Unfortunate as this is, it is not the first time a species has disappeared. After all, woodland caribou once ranged across northern Minnesota, too. But sometimes the vacancy and niche left behind by one species is claimed by another species. Perhaps, one could argue, this is occurring right this minute in parts of northwestern Minnesota.

A few years ago while my hunting partners and I sat around a warm fire at our Kittson County Deer Camp talking about how we formerly observed moose, I suggested that another, equally majestic, ungulate might be on the verge of filling the void left behind by moose. I reasoned that if any species of cervid was suited for the Aspen Parklands of northwest Minnesota it is elk.

The elk herds in northwestern Minnesota appear to be doing fairly well with the exception of the Grygla area elk herd that number only 15. Meanwhile, elk in the Lancaster area were counted last March at 75 animals. The fourth herd, which is a herd that travels across the international border into Manitoba, was estimated at around 133 animals combined, with the elk counted by Canadian biologists in Manitoba.

Elk are native to Minnesota and evolved as an open landscape species of deer. They thrive wherever there is grass and aspen trees, but will do equally well in mountain ranges where grass, sagebrush, and aspen and pine exist. Indeed, elk are a species that one could accurately call a generalist.

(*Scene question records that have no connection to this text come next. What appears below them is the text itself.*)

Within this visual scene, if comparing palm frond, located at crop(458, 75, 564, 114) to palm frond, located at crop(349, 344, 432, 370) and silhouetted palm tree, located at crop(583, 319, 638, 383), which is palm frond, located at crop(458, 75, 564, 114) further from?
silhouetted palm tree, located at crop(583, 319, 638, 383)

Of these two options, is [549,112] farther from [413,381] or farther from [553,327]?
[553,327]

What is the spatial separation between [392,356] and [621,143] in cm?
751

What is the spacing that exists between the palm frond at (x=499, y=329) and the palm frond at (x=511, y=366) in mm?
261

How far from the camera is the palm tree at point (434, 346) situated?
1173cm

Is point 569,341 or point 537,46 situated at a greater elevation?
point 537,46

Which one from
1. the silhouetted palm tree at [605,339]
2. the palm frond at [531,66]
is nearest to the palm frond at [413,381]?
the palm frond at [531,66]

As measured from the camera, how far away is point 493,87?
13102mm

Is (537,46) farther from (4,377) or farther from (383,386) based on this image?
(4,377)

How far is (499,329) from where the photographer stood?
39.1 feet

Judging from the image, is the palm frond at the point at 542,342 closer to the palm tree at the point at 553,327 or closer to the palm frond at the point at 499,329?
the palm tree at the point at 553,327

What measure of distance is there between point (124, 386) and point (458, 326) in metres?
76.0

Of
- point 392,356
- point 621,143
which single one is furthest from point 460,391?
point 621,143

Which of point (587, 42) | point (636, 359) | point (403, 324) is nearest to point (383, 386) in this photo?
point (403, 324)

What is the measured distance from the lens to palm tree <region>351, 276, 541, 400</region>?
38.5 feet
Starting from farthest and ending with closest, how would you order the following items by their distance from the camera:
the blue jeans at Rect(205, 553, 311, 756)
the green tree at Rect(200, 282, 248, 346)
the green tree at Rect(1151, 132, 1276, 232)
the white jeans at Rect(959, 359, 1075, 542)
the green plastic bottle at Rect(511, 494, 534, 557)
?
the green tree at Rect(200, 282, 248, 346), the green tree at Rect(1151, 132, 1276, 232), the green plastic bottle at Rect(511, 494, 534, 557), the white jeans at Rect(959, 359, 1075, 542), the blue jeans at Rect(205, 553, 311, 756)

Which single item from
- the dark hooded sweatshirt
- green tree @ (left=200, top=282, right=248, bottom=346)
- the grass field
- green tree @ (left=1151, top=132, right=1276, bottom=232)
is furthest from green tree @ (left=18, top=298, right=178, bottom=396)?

They can survive in almost any environment if given the chance and if the habitat provides adequate food, water, shelter, and space.

Though Minnesota's northwest moose population has, for the moment anyway, seen better days, a related large species of deer that's actually more adapted to grassland habitats than moose are, looks to be expanding its presence in the northwest.

It could be that elk might, in the end, replace moose as the premiere megafauna deer in northwestern Minnesota, as we get out and enjoy the great outdoors.